--- BEGIN Working data ---

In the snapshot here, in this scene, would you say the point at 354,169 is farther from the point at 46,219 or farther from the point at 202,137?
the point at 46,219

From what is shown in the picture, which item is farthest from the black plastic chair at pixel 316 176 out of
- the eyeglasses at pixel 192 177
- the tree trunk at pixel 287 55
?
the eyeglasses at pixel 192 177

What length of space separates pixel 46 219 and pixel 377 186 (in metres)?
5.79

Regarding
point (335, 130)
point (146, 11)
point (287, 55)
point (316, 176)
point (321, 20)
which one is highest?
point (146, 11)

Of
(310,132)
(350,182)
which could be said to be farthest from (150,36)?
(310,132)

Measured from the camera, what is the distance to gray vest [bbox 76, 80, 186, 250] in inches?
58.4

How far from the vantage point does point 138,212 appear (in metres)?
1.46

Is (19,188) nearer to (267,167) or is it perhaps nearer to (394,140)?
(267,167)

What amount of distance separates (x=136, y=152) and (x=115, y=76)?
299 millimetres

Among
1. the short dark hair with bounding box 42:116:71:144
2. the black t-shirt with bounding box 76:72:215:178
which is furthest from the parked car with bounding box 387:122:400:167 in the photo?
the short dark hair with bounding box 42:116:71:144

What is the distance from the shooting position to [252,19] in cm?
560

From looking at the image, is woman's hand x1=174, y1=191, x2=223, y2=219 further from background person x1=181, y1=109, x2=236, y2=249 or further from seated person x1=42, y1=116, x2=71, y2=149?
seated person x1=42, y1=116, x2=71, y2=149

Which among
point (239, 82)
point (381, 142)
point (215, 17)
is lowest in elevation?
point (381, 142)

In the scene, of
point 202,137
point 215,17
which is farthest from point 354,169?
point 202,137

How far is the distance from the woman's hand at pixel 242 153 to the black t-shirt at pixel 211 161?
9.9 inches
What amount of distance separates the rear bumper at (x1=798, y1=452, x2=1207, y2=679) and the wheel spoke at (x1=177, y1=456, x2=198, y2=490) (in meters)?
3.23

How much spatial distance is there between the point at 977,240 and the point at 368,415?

--- END Working data ---

### Written request
Rewrite the items in the stretch from "Measured from the" through "299 millimetres", substituting "viewpoint" for "camera" and leaving everything else unchanged.

### Answer to the task
Measured from the viewpoint, what is the distance to gray vest [bbox 76, 80, 186, 250] in inches?
58.4

How far from the vantage point does point 138,212 appear (in metres)?
1.46

Is (19,188) nearer to (267,167) or is it perhaps nearer to (394,140)?
(267,167)

What amount of distance separates (x=136, y=152) and (x=115, y=76)?
299 millimetres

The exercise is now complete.